Et peut-être que la fin des manettes ouvrira le jeu vidéo à un encore plus large public. « Il y a plein de gens, aujourd’hui, qui n’arrivent pas à utiliser des manettes, des claviers ou des souris, reprend Gen1us. Des personnes étrangères aux jeux vidéo, qui n’ont pas grandi avec une manette dans les mains, pourront découvrir cet univers plus facilement. »

Sans doute, qu’à cette époque, la réalité virtuelle aura percé, et davantage de gamers joueront avec un casque sur les yeux. Car aujourd’hui, malgré l’abnégation de quelques mastodontes du marché, comme Sony, ça ne prend pas vraiment. « On sait que c’est top, que ça fonctionne plutôt bien, reprend Gen1us. Il y a des casques, et des graphismes, de plus en plus améliorés. Mais ce qu’il manque, ce sont des vrais jeux. Pour l’instant, aucun n’a réussi à me convaincre, et à me faire dire “Oh la la, il faut que j’y joue en réalité virtuelle !” Pour l’instant, il n’y a presque que des jeux… pas gadgets, mais presque. »

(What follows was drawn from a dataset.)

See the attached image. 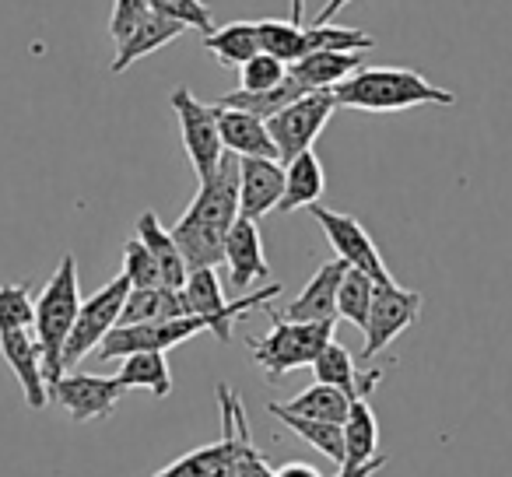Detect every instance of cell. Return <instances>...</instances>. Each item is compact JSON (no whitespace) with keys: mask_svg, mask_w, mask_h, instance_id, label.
I'll use <instances>...</instances> for the list:
<instances>
[{"mask_svg":"<svg viewBox=\"0 0 512 477\" xmlns=\"http://www.w3.org/2000/svg\"><path fill=\"white\" fill-rule=\"evenodd\" d=\"M218 404H221V439L179 456V460L155 470L151 477H232L242 428H246V411H242L235 390L225 383L218 386Z\"/></svg>","mask_w":512,"mask_h":477,"instance_id":"5b68a950","label":"cell"},{"mask_svg":"<svg viewBox=\"0 0 512 477\" xmlns=\"http://www.w3.org/2000/svg\"><path fill=\"white\" fill-rule=\"evenodd\" d=\"M256 32H260V50L274 53L285 64H295L309 53V29H302V22H281V18H264L256 22Z\"/></svg>","mask_w":512,"mask_h":477,"instance_id":"f1b7e54d","label":"cell"},{"mask_svg":"<svg viewBox=\"0 0 512 477\" xmlns=\"http://www.w3.org/2000/svg\"><path fill=\"white\" fill-rule=\"evenodd\" d=\"M379 449V421H376V411L369 407V400L358 397L351 400V411L344 418V470L351 467H362L369 463Z\"/></svg>","mask_w":512,"mask_h":477,"instance_id":"603a6c76","label":"cell"},{"mask_svg":"<svg viewBox=\"0 0 512 477\" xmlns=\"http://www.w3.org/2000/svg\"><path fill=\"white\" fill-rule=\"evenodd\" d=\"M372 288H376V281L369 274L358 271V267H348V274L341 278V288H337V320L365 330L369 306H372Z\"/></svg>","mask_w":512,"mask_h":477,"instance_id":"f546056e","label":"cell"},{"mask_svg":"<svg viewBox=\"0 0 512 477\" xmlns=\"http://www.w3.org/2000/svg\"><path fill=\"white\" fill-rule=\"evenodd\" d=\"M148 8L172 18V22L186 25V29H197L200 36H207V32L214 29L211 8H207L204 0H148Z\"/></svg>","mask_w":512,"mask_h":477,"instance_id":"836d02e7","label":"cell"},{"mask_svg":"<svg viewBox=\"0 0 512 477\" xmlns=\"http://www.w3.org/2000/svg\"><path fill=\"white\" fill-rule=\"evenodd\" d=\"M362 67V53H344V50H313L302 60L288 64V74L299 81L306 92H320V88H334L344 78Z\"/></svg>","mask_w":512,"mask_h":477,"instance_id":"ffe728a7","label":"cell"},{"mask_svg":"<svg viewBox=\"0 0 512 477\" xmlns=\"http://www.w3.org/2000/svg\"><path fill=\"white\" fill-rule=\"evenodd\" d=\"M225 264H228V285L235 292H246L249 285L271 281V264L264 257V239L253 218H235L225 239Z\"/></svg>","mask_w":512,"mask_h":477,"instance_id":"5bb4252c","label":"cell"},{"mask_svg":"<svg viewBox=\"0 0 512 477\" xmlns=\"http://www.w3.org/2000/svg\"><path fill=\"white\" fill-rule=\"evenodd\" d=\"M383 467H386V456H372V460L362 463V467H351V470L341 467V474H337V477H376Z\"/></svg>","mask_w":512,"mask_h":477,"instance_id":"d590c367","label":"cell"},{"mask_svg":"<svg viewBox=\"0 0 512 477\" xmlns=\"http://www.w3.org/2000/svg\"><path fill=\"white\" fill-rule=\"evenodd\" d=\"M36 320V302L22 281L0 285V330H22Z\"/></svg>","mask_w":512,"mask_h":477,"instance_id":"1f68e13d","label":"cell"},{"mask_svg":"<svg viewBox=\"0 0 512 477\" xmlns=\"http://www.w3.org/2000/svg\"><path fill=\"white\" fill-rule=\"evenodd\" d=\"M267 411L278 421H285V428H292V432L299 435L302 442H309L316 453L334 460L337 467L344 463V425H337V421H320V418H302V414L285 411L281 404H267Z\"/></svg>","mask_w":512,"mask_h":477,"instance_id":"4316f807","label":"cell"},{"mask_svg":"<svg viewBox=\"0 0 512 477\" xmlns=\"http://www.w3.org/2000/svg\"><path fill=\"white\" fill-rule=\"evenodd\" d=\"M344 274H348V264H344L341 257L327 260V264L306 281L299 299L281 316H288V320H306V323H337V288H341Z\"/></svg>","mask_w":512,"mask_h":477,"instance_id":"2e32d148","label":"cell"},{"mask_svg":"<svg viewBox=\"0 0 512 477\" xmlns=\"http://www.w3.org/2000/svg\"><path fill=\"white\" fill-rule=\"evenodd\" d=\"M306 18V0H292V22H302Z\"/></svg>","mask_w":512,"mask_h":477,"instance_id":"f35d334b","label":"cell"},{"mask_svg":"<svg viewBox=\"0 0 512 477\" xmlns=\"http://www.w3.org/2000/svg\"><path fill=\"white\" fill-rule=\"evenodd\" d=\"M127 295H130V281L123 278V274H116V278L109 281V285H102L92 299L81 302L78 320H74V330H71V337H67V348H64V369L81 365L102 341H106L109 330L120 327Z\"/></svg>","mask_w":512,"mask_h":477,"instance_id":"ba28073f","label":"cell"},{"mask_svg":"<svg viewBox=\"0 0 512 477\" xmlns=\"http://www.w3.org/2000/svg\"><path fill=\"white\" fill-rule=\"evenodd\" d=\"M218 106V102H214ZM218 130H221V144L225 151L239 158H278L274 148V137L267 130L264 116L249 113V109H235V106H218Z\"/></svg>","mask_w":512,"mask_h":477,"instance_id":"e0dca14e","label":"cell"},{"mask_svg":"<svg viewBox=\"0 0 512 477\" xmlns=\"http://www.w3.org/2000/svg\"><path fill=\"white\" fill-rule=\"evenodd\" d=\"M285 193V162L278 158H239V214L260 221L278 211Z\"/></svg>","mask_w":512,"mask_h":477,"instance_id":"9a60e30c","label":"cell"},{"mask_svg":"<svg viewBox=\"0 0 512 477\" xmlns=\"http://www.w3.org/2000/svg\"><path fill=\"white\" fill-rule=\"evenodd\" d=\"M309 369H313L316 383L341 386V390H348L355 400L358 397L369 400V393L383 383V369H379V365H372V369H358L355 355H351L341 341H330L327 348L316 355V362L309 365Z\"/></svg>","mask_w":512,"mask_h":477,"instance_id":"ac0fdd59","label":"cell"},{"mask_svg":"<svg viewBox=\"0 0 512 477\" xmlns=\"http://www.w3.org/2000/svg\"><path fill=\"white\" fill-rule=\"evenodd\" d=\"M148 0H113V18H109V36L116 39V43H123V39L130 36V32L137 29V25L148 18Z\"/></svg>","mask_w":512,"mask_h":477,"instance_id":"e575fe53","label":"cell"},{"mask_svg":"<svg viewBox=\"0 0 512 477\" xmlns=\"http://www.w3.org/2000/svg\"><path fill=\"white\" fill-rule=\"evenodd\" d=\"M211 334L214 323L207 316H172V320H155V323H120V327L109 330L106 341L95 348V355L102 362H113V358H127L134 351H169L176 344L190 341L197 334Z\"/></svg>","mask_w":512,"mask_h":477,"instance_id":"9c48e42d","label":"cell"},{"mask_svg":"<svg viewBox=\"0 0 512 477\" xmlns=\"http://www.w3.org/2000/svg\"><path fill=\"white\" fill-rule=\"evenodd\" d=\"M172 113H176V120H179L186 158H190L193 172H197V183H200V179H207L218 169L221 155H225V144H221V130H218V106L200 102L190 88L179 85L176 92H172Z\"/></svg>","mask_w":512,"mask_h":477,"instance_id":"52a82bcc","label":"cell"},{"mask_svg":"<svg viewBox=\"0 0 512 477\" xmlns=\"http://www.w3.org/2000/svg\"><path fill=\"white\" fill-rule=\"evenodd\" d=\"M351 393L341 390V386H330V383H313L309 390H302L299 397L285 400V411L292 414H302V418H320V421H337V425H344V418H348L351 411Z\"/></svg>","mask_w":512,"mask_h":477,"instance_id":"83f0119b","label":"cell"},{"mask_svg":"<svg viewBox=\"0 0 512 477\" xmlns=\"http://www.w3.org/2000/svg\"><path fill=\"white\" fill-rule=\"evenodd\" d=\"M348 4H351V0H327V4H323V11L316 15V25H323V22H330L334 15H341Z\"/></svg>","mask_w":512,"mask_h":477,"instance_id":"74e56055","label":"cell"},{"mask_svg":"<svg viewBox=\"0 0 512 477\" xmlns=\"http://www.w3.org/2000/svg\"><path fill=\"white\" fill-rule=\"evenodd\" d=\"M81 309V281H78V260L74 253H67L60 260V267L53 271V278L46 281V288L36 299V320H32V334L43 351V369H46V386H57L64 376V348L67 337L74 330Z\"/></svg>","mask_w":512,"mask_h":477,"instance_id":"3957f363","label":"cell"},{"mask_svg":"<svg viewBox=\"0 0 512 477\" xmlns=\"http://www.w3.org/2000/svg\"><path fill=\"white\" fill-rule=\"evenodd\" d=\"M267 313H271V334L249 341V351L271 383L285 379L295 369H309L316 355L334 341V323L288 320V316L274 313L271 306H267Z\"/></svg>","mask_w":512,"mask_h":477,"instance_id":"277c9868","label":"cell"},{"mask_svg":"<svg viewBox=\"0 0 512 477\" xmlns=\"http://www.w3.org/2000/svg\"><path fill=\"white\" fill-rule=\"evenodd\" d=\"M323 190H327V172H323V162L316 158V151H302L292 162H285V193H281L278 211L292 214L299 207L320 204Z\"/></svg>","mask_w":512,"mask_h":477,"instance_id":"44dd1931","label":"cell"},{"mask_svg":"<svg viewBox=\"0 0 512 477\" xmlns=\"http://www.w3.org/2000/svg\"><path fill=\"white\" fill-rule=\"evenodd\" d=\"M120 372L116 379L123 390H148L155 397H169L172 393V369L165 351H134V355L120 358Z\"/></svg>","mask_w":512,"mask_h":477,"instance_id":"484cf974","label":"cell"},{"mask_svg":"<svg viewBox=\"0 0 512 477\" xmlns=\"http://www.w3.org/2000/svg\"><path fill=\"white\" fill-rule=\"evenodd\" d=\"M123 397V383L116 376H95V372H64L60 383L50 390V400L64 407L67 418L88 425L102 421L116 411V400Z\"/></svg>","mask_w":512,"mask_h":477,"instance_id":"7c38bea8","label":"cell"},{"mask_svg":"<svg viewBox=\"0 0 512 477\" xmlns=\"http://www.w3.org/2000/svg\"><path fill=\"white\" fill-rule=\"evenodd\" d=\"M137 239H141V243L151 250V257H155L158 271H162V285L165 288H183L190 267H186L176 239H172L169 228L158 221L155 211H144L141 218H137Z\"/></svg>","mask_w":512,"mask_h":477,"instance_id":"7402d4cb","label":"cell"},{"mask_svg":"<svg viewBox=\"0 0 512 477\" xmlns=\"http://www.w3.org/2000/svg\"><path fill=\"white\" fill-rule=\"evenodd\" d=\"M309 214L320 221L327 243L334 246V253L344 260V264L365 271L372 281H393L383 264V253H379V246L372 243V235L365 232V225L355 218V214L330 211V207H323V204H309Z\"/></svg>","mask_w":512,"mask_h":477,"instance_id":"8fae6325","label":"cell"},{"mask_svg":"<svg viewBox=\"0 0 512 477\" xmlns=\"http://www.w3.org/2000/svg\"><path fill=\"white\" fill-rule=\"evenodd\" d=\"M337 99L334 88H320V92H306L274 116H267V130L278 148V162H292L295 155L313 148V141L323 134L327 120L334 116Z\"/></svg>","mask_w":512,"mask_h":477,"instance_id":"8992f818","label":"cell"},{"mask_svg":"<svg viewBox=\"0 0 512 477\" xmlns=\"http://www.w3.org/2000/svg\"><path fill=\"white\" fill-rule=\"evenodd\" d=\"M271 477H323L309 463H285V467H271Z\"/></svg>","mask_w":512,"mask_h":477,"instance_id":"8d00e7d4","label":"cell"},{"mask_svg":"<svg viewBox=\"0 0 512 477\" xmlns=\"http://www.w3.org/2000/svg\"><path fill=\"white\" fill-rule=\"evenodd\" d=\"M0 355L11 365L18 386L25 393V404L32 411H43L50 404V386H46V369H43V351L32 334V327L22 330H0Z\"/></svg>","mask_w":512,"mask_h":477,"instance_id":"4fadbf2b","label":"cell"},{"mask_svg":"<svg viewBox=\"0 0 512 477\" xmlns=\"http://www.w3.org/2000/svg\"><path fill=\"white\" fill-rule=\"evenodd\" d=\"M285 78H288V64L264 50L256 53V57H249L246 64L239 67L242 92H271V88H278Z\"/></svg>","mask_w":512,"mask_h":477,"instance_id":"4dcf8cb0","label":"cell"},{"mask_svg":"<svg viewBox=\"0 0 512 477\" xmlns=\"http://www.w3.org/2000/svg\"><path fill=\"white\" fill-rule=\"evenodd\" d=\"M123 278L130 281V288H158L162 285V271H158L151 250L141 243V239H130L123 246Z\"/></svg>","mask_w":512,"mask_h":477,"instance_id":"d6a6232c","label":"cell"},{"mask_svg":"<svg viewBox=\"0 0 512 477\" xmlns=\"http://www.w3.org/2000/svg\"><path fill=\"white\" fill-rule=\"evenodd\" d=\"M421 292L411 288H400L397 281H376L372 288V306H369V320H365V348H362V362L383 355L407 327H414L421 316Z\"/></svg>","mask_w":512,"mask_h":477,"instance_id":"30bf717a","label":"cell"},{"mask_svg":"<svg viewBox=\"0 0 512 477\" xmlns=\"http://www.w3.org/2000/svg\"><path fill=\"white\" fill-rule=\"evenodd\" d=\"M337 109L362 113H400L414 106H453L456 95L439 88L411 67H358L351 78L334 85Z\"/></svg>","mask_w":512,"mask_h":477,"instance_id":"7a4b0ae2","label":"cell"},{"mask_svg":"<svg viewBox=\"0 0 512 477\" xmlns=\"http://www.w3.org/2000/svg\"><path fill=\"white\" fill-rule=\"evenodd\" d=\"M172 316H190L183 299V288H130L127 302H123L120 323H155L172 320Z\"/></svg>","mask_w":512,"mask_h":477,"instance_id":"cb8c5ba5","label":"cell"},{"mask_svg":"<svg viewBox=\"0 0 512 477\" xmlns=\"http://www.w3.org/2000/svg\"><path fill=\"white\" fill-rule=\"evenodd\" d=\"M186 32V25L172 22V18L158 15V11H148V18H144L141 25H137L134 32H130L123 43H116V57H113V74H123L130 64H137V60L151 57L155 50H162V46L176 43L179 36Z\"/></svg>","mask_w":512,"mask_h":477,"instance_id":"d6986e66","label":"cell"},{"mask_svg":"<svg viewBox=\"0 0 512 477\" xmlns=\"http://www.w3.org/2000/svg\"><path fill=\"white\" fill-rule=\"evenodd\" d=\"M204 50L218 60L221 67H235L239 71L249 57L260 53V32L256 22H228V25H214L204 36Z\"/></svg>","mask_w":512,"mask_h":477,"instance_id":"d4e9b609","label":"cell"},{"mask_svg":"<svg viewBox=\"0 0 512 477\" xmlns=\"http://www.w3.org/2000/svg\"><path fill=\"white\" fill-rule=\"evenodd\" d=\"M235 218H239V155L225 151L218 169L200 179L197 197L190 200L183 218L169 228L190 271L225 264V239Z\"/></svg>","mask_w":512,"mask_h":477,"instance_id":"6da1fadb","label":"cell"}]
</instances>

Etre « à l’intérieur de l’image »

La réalité virtuelle, Jean-Bernard Grasset, le fondateur de l’agence Monochrome, y croit « à fond ». « Ma fille a 20 ans, elle est née avec le mobile, confie-t-il. Je me dis qu’elle ne va tout de même pas continuer à regarder le monde sur un écran de 7 cm de diamètre toute sa vie. Cette jeunesse, elle ne se remettra pas devant la télévision. La prochaine étape, c’est qu’elle soit à l’intérieur de l’image. » Encore faut-il que la réalité virtuelle parvienne à séduire le grand public. Pour l’instant, ça frémit, mais c’est encore une niche.

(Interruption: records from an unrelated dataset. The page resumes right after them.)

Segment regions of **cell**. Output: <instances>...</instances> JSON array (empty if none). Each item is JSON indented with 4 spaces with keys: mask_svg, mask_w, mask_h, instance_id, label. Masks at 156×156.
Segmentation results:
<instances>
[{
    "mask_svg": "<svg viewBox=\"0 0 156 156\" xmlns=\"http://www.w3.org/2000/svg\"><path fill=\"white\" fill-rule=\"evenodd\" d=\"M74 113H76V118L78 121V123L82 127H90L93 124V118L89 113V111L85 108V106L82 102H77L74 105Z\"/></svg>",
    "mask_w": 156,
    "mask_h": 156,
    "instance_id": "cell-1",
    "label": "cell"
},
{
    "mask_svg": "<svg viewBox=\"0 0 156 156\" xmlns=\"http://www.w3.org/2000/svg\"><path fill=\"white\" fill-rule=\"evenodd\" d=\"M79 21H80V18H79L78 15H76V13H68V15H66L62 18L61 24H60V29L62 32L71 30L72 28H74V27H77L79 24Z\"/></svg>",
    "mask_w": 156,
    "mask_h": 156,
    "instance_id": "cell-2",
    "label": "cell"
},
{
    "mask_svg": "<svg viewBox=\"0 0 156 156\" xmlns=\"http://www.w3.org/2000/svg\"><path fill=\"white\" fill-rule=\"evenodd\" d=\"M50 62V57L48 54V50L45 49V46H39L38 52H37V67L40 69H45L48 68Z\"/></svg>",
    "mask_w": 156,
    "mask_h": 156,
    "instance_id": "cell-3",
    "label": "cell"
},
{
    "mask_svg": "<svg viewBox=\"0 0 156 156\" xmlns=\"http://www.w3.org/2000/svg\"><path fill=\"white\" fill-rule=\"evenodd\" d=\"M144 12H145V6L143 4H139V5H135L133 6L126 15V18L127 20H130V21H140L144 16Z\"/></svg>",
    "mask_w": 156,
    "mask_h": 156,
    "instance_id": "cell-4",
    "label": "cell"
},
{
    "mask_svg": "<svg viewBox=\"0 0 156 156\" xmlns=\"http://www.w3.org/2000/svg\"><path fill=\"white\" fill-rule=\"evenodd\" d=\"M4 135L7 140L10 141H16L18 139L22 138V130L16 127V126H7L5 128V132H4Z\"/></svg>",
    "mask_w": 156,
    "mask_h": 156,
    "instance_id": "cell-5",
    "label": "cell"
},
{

En 2015, Jean-Bernard Grasset avait ouvert une galerie, à Beaubourg, pour faire de l’art avec cette technologie. « Mais on ne gagnait pas un sou », sourit-il. L’entreprise a même créé des jeux, où l’on est immergé dans des univers somptueux. « A chaque fois que l’on faisait tester la réalité virtuelle à des gens, de 7 à 77 ans, ils étaient tous émerveillés. Je me suis dit que ça allait cartonner. Mais malheureusement, très peu de casques ont été achetés. » Encore moins par les « hardcore gamers », dont la plupart se moquent de ce nouvel outil. Aujourd’hui encore, la réalité virtuelle attire plus les joueurs du dimanche, que les gros. Parce que c’est une autre façon de jouer. « Beat Saber [un jeu de rythme développé par Beat Games], tout le monde peut y jouer, poursuit Jean-Bernard Grasset. Tout de suite, on comprend, et c’est simple à prendre en mains. Ma mère peut y jouer ! Alors qu’un jeu au clavier et à la souris, il faut tout de même avoir une sacrée maîtrise. »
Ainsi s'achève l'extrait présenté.